LLM In-context Learning:

  • Prompted LLMs, using multiple labeled examples, outperformed classical feature-based pipelines. Four-shot Gemma2-9b achieved 0.68 accuracy (F1=0.70) using only transcripts, with statistically significant improvement (p=0.003) for more prompt examples (2505.20491).

5. Outcomes, Performance, and Generalization

The test set results across SW1 are as follows:

Approach Test Accuracy Test F1 Notes
Baseline-bonus (W2V2+BERT) 0.61 Provided baseline
Multimodal SOTA (WavLM+RoBERTa+Acoustics) 0.56 0.56 Weighted attention + mixup (2505.13069)
LLM in-context only (transcript-based) 0.68 0.70 Gemma2-9b, DSPy, 3rd place (2505.20491)
LLM interpretable features (DeepSeek-R1) 0.652 0.679 ER task only (2507.00693)
Ensemble (acoustic+semantic+LLM) (winner) 0.74 0.74 1st place (2507.00693)

Key findings:

  • LLM-augmented frameworks surpassed traditional signal and fusion methods.
  • Pure text-based in-context learning was robust to audio anonymization, emphasizing the power of linguistic cues.
  • Overfitting to dev/validation sets remained a challenge in deep multimodal systems, mitigated by mixup regularization and modulation of feature weights.
  • The ensemble approach, heavily weighting LLM-extracted clinical indicators, provided both performance and interpretability.

6. Patterns, Markers, and Clinical Integration

Markers correlating with elevated suicide risk, as captured in the challenge, included:

  • Semantic features: Use of distinct content words and thematic shifts in transcripted responses.
  • Paralinguistic features: Jitter, shimmer, and F0 variability, aligned with stress and mental state (drawn from eGeMAPS and prior psychiatric voice analysis).
  • LLM-extracted psychological/behavioral codes: Direct or indirect references to self-harm, explicit statements of psychosocial pressure, comments on lack of support or reliance on maladaptive coping strategies, with supporting language quotes.
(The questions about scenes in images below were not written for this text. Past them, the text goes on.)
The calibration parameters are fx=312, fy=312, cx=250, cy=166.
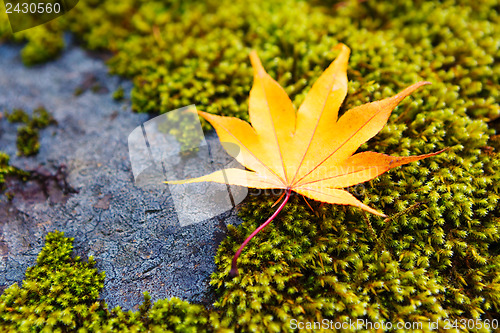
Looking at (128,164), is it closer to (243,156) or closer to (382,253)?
(243,156)

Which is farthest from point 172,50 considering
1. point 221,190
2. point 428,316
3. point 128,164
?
point 428,316

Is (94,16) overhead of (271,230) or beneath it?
overhead

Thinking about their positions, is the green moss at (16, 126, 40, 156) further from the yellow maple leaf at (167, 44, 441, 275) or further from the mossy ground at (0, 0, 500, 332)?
the yellow maple leaf at (167, 44, 441, 275)

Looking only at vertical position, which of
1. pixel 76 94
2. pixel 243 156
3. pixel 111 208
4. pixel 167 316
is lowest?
pixel 167 316

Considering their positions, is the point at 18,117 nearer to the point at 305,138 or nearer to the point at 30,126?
the point at 30,126

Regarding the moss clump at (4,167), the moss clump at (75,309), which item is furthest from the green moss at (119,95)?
the moss clump at (75,309)

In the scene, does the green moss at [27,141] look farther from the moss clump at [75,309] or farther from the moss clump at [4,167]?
the moss clump at [75,309]

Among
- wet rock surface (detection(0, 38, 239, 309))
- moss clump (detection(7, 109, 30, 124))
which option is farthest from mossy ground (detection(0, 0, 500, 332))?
moss clump (detection(7, 109, 30, 124))
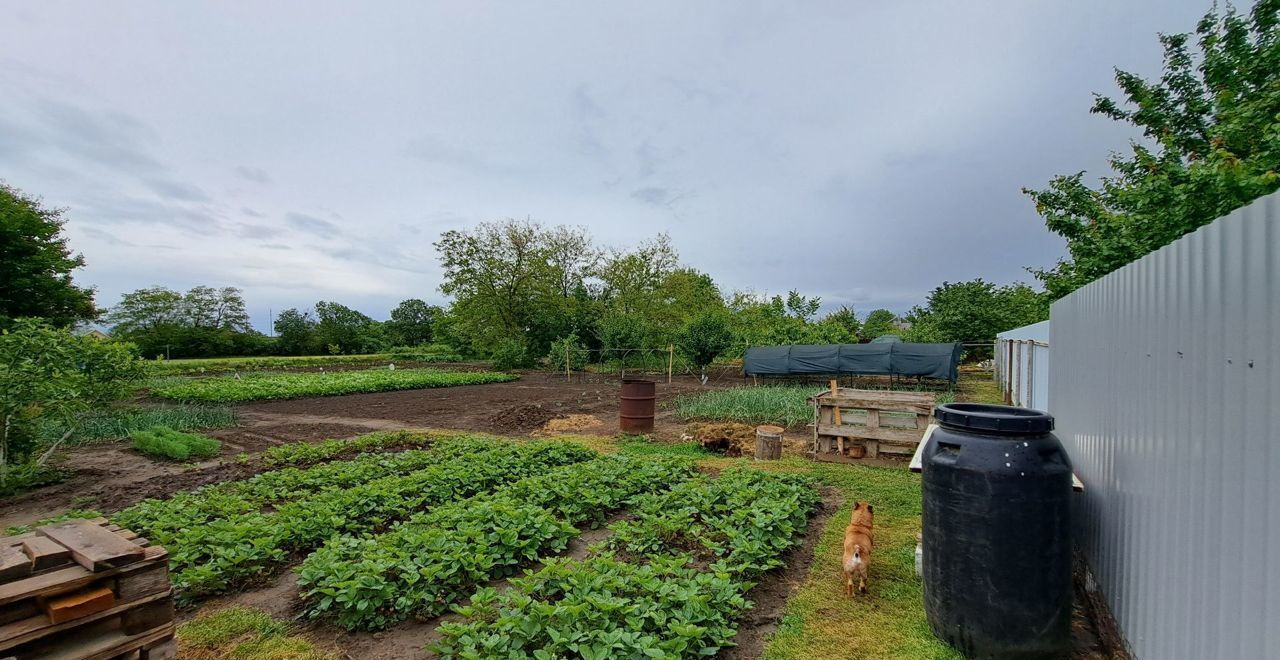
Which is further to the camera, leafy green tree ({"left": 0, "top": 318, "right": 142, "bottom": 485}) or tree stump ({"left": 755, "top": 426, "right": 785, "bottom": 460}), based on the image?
tree stump ({"left": 755, "top": 426, "right": 785, "bottom": 460})

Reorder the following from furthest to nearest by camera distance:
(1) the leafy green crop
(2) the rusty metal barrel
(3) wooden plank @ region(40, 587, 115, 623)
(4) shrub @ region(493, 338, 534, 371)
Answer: (4) shrub @ region(493, 338, 534, 371), (1) the leafy green crop, (2) the rusty metal barrel, (3) wooden plank @ region(40, 587, 115, 623)

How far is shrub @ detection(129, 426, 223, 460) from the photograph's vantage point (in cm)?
858

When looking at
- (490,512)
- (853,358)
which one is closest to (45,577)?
(490,512)

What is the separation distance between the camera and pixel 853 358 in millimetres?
18797

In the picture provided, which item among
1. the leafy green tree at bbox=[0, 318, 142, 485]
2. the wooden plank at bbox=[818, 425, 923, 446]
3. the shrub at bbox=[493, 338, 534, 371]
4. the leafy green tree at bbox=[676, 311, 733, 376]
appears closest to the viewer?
the leafy green tree at bbox=[0, 318, 142, 485]

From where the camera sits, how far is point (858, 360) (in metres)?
18.8

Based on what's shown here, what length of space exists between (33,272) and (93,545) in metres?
29.8

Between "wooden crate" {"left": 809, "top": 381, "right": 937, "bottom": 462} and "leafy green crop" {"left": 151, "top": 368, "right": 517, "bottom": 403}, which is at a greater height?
"wooden crate" {"left": 809, "top": 381, "right": 937, "bottom": 462}

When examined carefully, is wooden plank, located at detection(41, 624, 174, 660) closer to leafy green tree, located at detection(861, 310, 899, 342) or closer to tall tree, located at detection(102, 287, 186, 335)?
leafy green tree, located at detection(861, 310, 899, 342)

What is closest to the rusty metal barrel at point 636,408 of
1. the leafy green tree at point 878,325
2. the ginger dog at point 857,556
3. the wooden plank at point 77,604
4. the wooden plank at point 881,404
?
the wooden plank at point 881,404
The design enabled not only risk flagging but offered clinicians visibility into the key spoken evidence on which decisions were based. This is particularly significant for augmenting clinical trust and establishing actionable intervention paths.

7. Limitations and Future Directions

Several challenges and research directions are recognized:

  • The SW1 dataset’s demographic scope is presently limited to a single province and language, raising questions about cross-lingual or multicultural model generalization (2501.06474, 2505.13069).
  • The MINI-KID framework provides a robust but present-state label, not predictive of long-term risk or future attempts (2505.13069).
  • The privacy requirement via voice conversion preserved linguistic and rhythmic content but diminished the utility of detailed acoustic modeling.
  • Performance ceilings in deep and multimodal learning, especially on unseen test data, point to the continued need for:
    • Expansion to multiethnic, multilingual datasets
    • Regularization and debiasing strategies
    • Further interpretability for clinical acceptability
    • Longitudinal and multimodal multimarker fusion (e.g., integration with behavioral, physiological, or social data streams)

A plausible implication is that next-generation SW1-style challenges will move toward ongoing, context-aware suicide risk monitoring, employing LLM-extracted, interpretable markers as first-line surveillance for population-scale mental health intervention, while remaining cautious about overfitting, bias, and the temporal generalizability of present-state labels.


In summary, the SpeechWellness Challenge (SW1) exemplifies the convergence of speech technology, deep learning, and clinical psychiatry for adolescent mental health evaluation, highlighting the primacy of LLM-based interpretability, robust multimodal modeling, and the necessity of dataset expansion and clinical integration for future progress.